[Material provided]:
===

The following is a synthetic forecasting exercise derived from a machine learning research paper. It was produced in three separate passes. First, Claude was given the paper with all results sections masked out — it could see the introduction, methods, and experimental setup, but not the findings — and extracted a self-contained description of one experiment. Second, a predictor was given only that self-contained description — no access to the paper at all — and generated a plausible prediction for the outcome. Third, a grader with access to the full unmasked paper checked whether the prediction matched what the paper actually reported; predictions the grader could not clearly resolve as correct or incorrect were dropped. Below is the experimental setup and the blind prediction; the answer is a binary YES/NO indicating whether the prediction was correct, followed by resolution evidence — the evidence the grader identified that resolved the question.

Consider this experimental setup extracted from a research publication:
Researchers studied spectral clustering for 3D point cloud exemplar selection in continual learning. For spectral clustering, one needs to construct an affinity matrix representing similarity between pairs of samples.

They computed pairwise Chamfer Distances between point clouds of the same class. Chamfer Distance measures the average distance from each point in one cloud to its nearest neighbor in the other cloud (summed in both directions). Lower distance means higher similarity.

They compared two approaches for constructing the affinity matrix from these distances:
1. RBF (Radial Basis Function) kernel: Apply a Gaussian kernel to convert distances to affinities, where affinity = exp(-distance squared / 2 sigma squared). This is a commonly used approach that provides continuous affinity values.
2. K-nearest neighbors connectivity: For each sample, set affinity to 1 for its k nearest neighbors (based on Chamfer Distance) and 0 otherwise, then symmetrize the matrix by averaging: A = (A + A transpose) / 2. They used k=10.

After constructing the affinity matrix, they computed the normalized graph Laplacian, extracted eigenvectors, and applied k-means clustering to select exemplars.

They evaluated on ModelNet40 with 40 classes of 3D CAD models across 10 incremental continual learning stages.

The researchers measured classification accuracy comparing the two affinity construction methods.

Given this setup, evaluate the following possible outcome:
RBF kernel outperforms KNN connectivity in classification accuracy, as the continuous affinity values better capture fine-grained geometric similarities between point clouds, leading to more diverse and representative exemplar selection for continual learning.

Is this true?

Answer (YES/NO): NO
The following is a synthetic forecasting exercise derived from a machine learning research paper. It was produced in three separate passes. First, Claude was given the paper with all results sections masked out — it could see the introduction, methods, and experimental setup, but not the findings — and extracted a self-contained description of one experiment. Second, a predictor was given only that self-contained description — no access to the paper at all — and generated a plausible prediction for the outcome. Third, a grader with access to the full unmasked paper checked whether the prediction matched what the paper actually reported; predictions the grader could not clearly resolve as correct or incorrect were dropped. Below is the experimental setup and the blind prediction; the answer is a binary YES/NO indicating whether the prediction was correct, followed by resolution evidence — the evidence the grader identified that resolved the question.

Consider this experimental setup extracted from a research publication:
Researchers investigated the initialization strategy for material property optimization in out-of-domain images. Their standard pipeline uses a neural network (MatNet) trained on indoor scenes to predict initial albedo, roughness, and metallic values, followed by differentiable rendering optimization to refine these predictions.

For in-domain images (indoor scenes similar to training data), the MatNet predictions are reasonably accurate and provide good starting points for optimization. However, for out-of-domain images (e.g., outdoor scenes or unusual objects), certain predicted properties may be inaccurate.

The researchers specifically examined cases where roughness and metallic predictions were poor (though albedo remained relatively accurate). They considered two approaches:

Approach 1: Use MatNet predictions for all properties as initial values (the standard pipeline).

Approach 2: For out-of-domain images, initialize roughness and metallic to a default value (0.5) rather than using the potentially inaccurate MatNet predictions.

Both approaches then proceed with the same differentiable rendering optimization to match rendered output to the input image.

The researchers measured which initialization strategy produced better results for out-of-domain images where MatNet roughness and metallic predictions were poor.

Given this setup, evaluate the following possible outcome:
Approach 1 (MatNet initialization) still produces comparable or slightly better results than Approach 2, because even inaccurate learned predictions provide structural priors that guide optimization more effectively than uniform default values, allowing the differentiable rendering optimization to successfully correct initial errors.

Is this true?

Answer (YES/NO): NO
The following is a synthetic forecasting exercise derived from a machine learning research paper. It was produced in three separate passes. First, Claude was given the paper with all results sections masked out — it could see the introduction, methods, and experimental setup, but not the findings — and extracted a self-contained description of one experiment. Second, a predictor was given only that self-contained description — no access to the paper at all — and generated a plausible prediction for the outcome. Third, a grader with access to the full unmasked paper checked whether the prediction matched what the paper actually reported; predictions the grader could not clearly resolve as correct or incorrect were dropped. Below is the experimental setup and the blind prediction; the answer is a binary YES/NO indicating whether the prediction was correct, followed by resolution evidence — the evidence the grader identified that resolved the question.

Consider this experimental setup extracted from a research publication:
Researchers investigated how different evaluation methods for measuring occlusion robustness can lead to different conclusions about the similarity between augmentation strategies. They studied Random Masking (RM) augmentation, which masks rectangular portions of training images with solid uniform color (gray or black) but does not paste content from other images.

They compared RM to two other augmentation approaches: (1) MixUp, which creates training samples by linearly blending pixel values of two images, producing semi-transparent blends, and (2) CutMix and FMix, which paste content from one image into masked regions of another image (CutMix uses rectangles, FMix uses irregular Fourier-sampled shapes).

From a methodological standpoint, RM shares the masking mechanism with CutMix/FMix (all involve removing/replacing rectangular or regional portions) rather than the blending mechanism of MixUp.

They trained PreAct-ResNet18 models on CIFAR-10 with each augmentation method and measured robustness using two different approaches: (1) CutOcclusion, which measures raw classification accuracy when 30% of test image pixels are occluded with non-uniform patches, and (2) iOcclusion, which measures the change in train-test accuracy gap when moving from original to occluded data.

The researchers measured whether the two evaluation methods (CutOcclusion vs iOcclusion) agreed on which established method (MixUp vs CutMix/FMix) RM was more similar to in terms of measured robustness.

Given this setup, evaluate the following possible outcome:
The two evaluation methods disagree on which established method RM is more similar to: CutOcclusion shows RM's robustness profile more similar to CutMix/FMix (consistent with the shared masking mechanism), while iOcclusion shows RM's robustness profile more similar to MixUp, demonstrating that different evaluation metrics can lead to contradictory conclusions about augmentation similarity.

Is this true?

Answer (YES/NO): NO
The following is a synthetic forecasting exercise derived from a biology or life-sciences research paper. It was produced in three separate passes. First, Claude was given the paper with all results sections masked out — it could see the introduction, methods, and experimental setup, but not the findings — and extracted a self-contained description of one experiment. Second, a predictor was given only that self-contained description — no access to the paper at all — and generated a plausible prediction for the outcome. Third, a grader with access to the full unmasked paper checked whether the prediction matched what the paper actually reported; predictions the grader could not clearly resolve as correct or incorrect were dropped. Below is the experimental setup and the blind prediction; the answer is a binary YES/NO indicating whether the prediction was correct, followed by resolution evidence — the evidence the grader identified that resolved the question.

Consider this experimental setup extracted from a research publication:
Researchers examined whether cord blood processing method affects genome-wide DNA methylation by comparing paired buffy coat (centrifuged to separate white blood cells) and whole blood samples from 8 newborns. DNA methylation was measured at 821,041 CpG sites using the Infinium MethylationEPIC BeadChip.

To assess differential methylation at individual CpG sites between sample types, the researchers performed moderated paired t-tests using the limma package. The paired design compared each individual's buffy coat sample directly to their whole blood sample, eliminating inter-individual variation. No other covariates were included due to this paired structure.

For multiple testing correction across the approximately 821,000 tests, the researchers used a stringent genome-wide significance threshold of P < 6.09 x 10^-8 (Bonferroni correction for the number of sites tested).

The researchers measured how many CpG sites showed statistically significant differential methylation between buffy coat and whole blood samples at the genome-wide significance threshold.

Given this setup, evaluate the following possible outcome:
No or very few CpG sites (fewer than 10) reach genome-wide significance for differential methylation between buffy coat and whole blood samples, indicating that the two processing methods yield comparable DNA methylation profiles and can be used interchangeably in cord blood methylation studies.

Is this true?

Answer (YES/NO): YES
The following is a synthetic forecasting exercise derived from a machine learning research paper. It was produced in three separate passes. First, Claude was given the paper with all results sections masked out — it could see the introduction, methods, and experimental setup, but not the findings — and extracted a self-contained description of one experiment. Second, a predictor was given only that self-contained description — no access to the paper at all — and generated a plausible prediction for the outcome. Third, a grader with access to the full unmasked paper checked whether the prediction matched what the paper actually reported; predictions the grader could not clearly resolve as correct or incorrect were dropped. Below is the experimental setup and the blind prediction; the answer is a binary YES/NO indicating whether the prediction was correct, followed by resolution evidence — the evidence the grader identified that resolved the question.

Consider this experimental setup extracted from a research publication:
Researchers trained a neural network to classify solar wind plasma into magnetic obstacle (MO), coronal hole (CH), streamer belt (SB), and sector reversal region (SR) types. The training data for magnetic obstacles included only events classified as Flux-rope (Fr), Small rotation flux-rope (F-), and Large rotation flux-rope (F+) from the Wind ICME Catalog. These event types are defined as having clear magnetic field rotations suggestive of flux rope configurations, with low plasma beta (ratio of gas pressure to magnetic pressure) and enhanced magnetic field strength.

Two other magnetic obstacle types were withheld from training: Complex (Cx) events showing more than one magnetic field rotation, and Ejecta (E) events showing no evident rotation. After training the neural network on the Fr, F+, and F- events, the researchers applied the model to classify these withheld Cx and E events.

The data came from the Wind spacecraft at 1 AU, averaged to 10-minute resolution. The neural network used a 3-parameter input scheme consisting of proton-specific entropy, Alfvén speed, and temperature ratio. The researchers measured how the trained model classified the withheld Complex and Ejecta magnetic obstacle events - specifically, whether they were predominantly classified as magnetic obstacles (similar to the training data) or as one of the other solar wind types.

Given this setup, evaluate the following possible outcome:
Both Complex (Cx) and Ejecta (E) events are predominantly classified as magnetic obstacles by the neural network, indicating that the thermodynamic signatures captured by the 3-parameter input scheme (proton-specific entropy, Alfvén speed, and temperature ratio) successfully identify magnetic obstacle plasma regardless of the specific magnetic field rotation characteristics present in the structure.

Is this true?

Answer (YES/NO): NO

===

[Your assignment]: What is needed is a word-for-word restatement of every line from the one with "Both Complex (Cx)" to the end of the entries above.

[Reply to the task]:
Both Complex (Cx) and Ejecta (E) events are predominantly classified as magnetic obstacles by the neural network, indicating that the thermodynamic signatures captured by the 3-parameter input scheme (proton-specific entropy, Alfvén speed, and temperature ratio) successfully identify magnetic obstacle plasma regardless of the specific magnetic field rotation characteristics present in the structure.

Is this true?

Answer (YES/NO): NO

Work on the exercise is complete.